> WHAT YOU SHOULD DO:
Write out the passage on the height where gravity falls to half, from "Assuming that the" up to and including "6400(√2 - 1)".

> SUPPLIED PASSAGE:
......

Question

At what height above the surface of the earth, the value of ‘g’ is reduced to half of the value of ‘g’ on the surface of the earth?

Answer 1

Answer:

2651 km

Explanation:

Formula :

$g_{h} = g (1 + \frac{h}{R} )^{-2}$

Procedure :

Assuming that the radius of the Earth = 6400 km,

$\frac{g}{2} = g (1 + \frac{h}{R} )^{-2}$

⇒ $\frac{1}{2}=(1 + \frac{h}{R} )^{-2}$

⇒ 2 = $(1 + \frac{h}{R} )^{2}$

⇒ √2 = $1 + \frac{h}{6400}$

⇒ √2 - 1 = $\frac{h}{6400}$

∴ h = 6400(√2 - 1)

[Actually h = $R_{e}$(√2 - 1) ]

⇒ h = 2651 km Approximately.

2651 km above the surface of the Earth, the value of g would be reduced to half of the value of g on the surface of the Earth.

Derivation of the Formula :

$g_{h} = \frac{GM}{(R + h)^{2}}$

[R + h, from the centre of the Earth]

⇒ $g_{h} = \frac{GM}{[R(1+\frac{h}{R} )]^{2}}$

∴ $g_{h} = \frac{GM}{R^{2}} (1 + \frac{h}{R})^{-2}$

Thanks !

......

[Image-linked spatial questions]
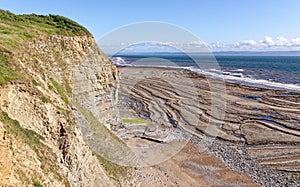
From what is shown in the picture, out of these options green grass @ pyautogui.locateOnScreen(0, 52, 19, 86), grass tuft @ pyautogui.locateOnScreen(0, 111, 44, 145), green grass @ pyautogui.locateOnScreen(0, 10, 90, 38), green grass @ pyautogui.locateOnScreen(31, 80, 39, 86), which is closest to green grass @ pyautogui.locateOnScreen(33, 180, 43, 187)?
grass tuft @ pyautogui.locateOnScreen(0, 111, 44, 145)

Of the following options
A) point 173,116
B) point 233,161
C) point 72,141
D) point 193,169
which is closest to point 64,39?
point 72,141

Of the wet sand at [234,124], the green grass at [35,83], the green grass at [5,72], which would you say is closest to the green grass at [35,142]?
the green grass at [5,72]

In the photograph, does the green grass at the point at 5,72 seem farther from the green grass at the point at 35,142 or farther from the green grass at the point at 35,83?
the green grass at the point at 35,142

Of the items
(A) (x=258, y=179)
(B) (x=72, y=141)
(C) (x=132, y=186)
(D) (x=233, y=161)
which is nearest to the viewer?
(B) (x=72, y=141)

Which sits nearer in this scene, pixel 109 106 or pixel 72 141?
pixel 72 141

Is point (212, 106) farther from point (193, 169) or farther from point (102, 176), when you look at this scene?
point (102, 176)
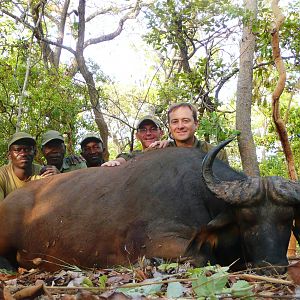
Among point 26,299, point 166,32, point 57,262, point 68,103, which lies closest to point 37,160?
point 68,103

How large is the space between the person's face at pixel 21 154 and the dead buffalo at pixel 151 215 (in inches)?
40.1

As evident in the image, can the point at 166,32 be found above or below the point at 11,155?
above

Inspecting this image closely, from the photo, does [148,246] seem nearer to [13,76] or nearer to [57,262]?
[57,262]

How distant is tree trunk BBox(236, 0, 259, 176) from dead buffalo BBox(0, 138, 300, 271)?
4.30 meters

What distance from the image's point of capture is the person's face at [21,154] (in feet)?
25.6

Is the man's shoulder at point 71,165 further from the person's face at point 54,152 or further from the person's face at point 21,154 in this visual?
the person's face at point 21,154

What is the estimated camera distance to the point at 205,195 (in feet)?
17.8

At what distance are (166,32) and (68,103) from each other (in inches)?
106

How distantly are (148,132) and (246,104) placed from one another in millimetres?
2737

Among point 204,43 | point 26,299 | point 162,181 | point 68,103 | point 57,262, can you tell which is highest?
point 204,43

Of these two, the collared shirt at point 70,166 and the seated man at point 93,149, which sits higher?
the seated man at point 93,149

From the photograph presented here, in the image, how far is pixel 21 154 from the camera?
786 centimetres

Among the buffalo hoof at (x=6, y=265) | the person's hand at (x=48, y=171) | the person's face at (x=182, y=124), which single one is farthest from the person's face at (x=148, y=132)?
the buffalo hoof at (x=6, y=265)

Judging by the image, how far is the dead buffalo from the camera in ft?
15.5
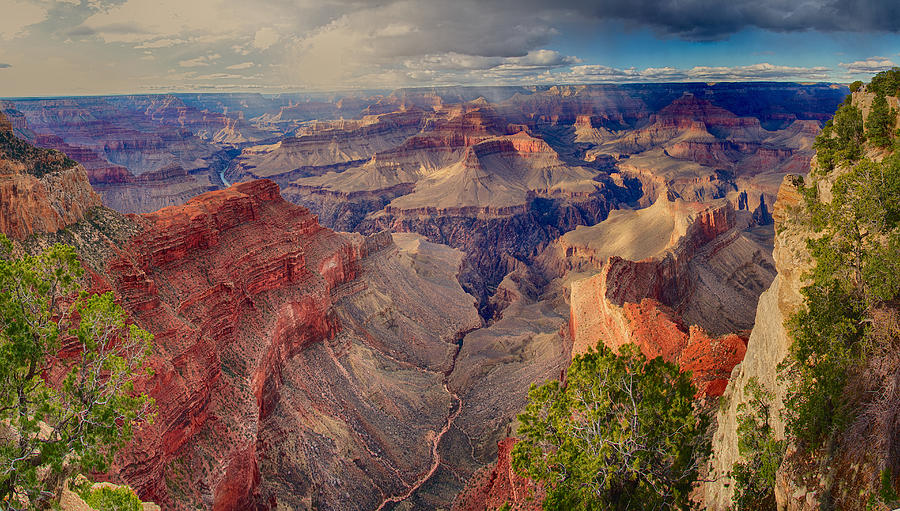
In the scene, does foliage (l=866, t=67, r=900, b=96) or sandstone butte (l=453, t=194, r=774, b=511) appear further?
sandstone butte (l=453, t=194, r=774, b=511)

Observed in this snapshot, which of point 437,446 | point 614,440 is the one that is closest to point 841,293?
point 614,440

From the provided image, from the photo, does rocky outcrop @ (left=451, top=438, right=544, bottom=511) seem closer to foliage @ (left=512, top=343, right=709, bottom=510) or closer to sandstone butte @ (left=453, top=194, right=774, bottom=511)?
sandstone butte @ (left=453, top=194, right=774, bottom=511)

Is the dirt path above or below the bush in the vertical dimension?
below

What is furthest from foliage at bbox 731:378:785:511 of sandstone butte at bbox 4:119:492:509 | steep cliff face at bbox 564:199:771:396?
sandstone butte at bbox 4:119:492:509

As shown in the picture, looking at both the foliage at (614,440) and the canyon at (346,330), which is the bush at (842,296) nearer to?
the canyon at (346,330)

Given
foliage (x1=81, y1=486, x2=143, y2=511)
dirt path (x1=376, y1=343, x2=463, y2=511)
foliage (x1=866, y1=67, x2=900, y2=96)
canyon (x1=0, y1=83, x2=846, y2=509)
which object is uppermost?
foliage (x1=866, y1=67, x2=900, y2=96)

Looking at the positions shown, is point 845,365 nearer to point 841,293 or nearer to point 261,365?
point 841,293

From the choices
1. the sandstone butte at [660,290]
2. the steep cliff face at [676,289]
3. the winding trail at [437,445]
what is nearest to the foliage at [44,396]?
the sandstone butte at [660,290]

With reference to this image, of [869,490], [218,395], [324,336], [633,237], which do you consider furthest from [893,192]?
[633,237]

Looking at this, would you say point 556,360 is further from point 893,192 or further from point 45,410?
point 45,410
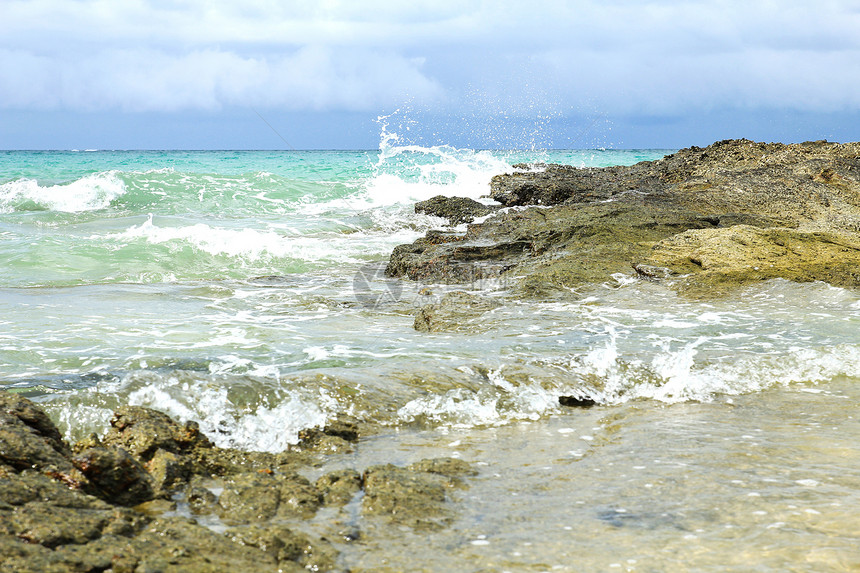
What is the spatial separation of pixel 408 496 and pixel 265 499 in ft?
2.04

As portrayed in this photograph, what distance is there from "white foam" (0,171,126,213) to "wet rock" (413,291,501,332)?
15727 mm

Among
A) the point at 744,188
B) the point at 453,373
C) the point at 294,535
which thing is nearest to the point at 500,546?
the point at 294,535

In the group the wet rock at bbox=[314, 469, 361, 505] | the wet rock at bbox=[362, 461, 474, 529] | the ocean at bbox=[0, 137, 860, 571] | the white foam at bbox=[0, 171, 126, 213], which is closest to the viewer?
the ocean at bbox=[0, 137, 860, 571]

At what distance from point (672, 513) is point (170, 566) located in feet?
6.45

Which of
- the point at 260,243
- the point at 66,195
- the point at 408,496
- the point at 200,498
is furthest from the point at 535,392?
the point at 66,195

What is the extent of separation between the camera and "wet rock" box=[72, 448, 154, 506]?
288cm

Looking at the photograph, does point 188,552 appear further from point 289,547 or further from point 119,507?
point 119,507

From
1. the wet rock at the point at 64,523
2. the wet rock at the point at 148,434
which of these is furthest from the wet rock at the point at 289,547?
the wet rock at the point at 148,434

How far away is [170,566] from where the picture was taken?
7.18 ft

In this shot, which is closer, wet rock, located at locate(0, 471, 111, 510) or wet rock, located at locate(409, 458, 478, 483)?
wet rock, located at locate(0, 471, 111, 510)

......

> OUTPUT FOR THIS TASK:
Assuming that the radius of the Earth = 6400 km,

$\frac{g}{2} = g (1 + \frac{h}{R} )^{-2}$

⇒ $\frac{1}{2}=(1 + \frac{h}{R} )^{-2}$

⇒ 2 = $(1 + \frac{h}{R} )^{2}$

⇒ √2 = $1 + \frac{h}{6400}$

⇒ √2 - 1 = $\frac{h}{6400}$

∴ h = 6400(√2 - 1)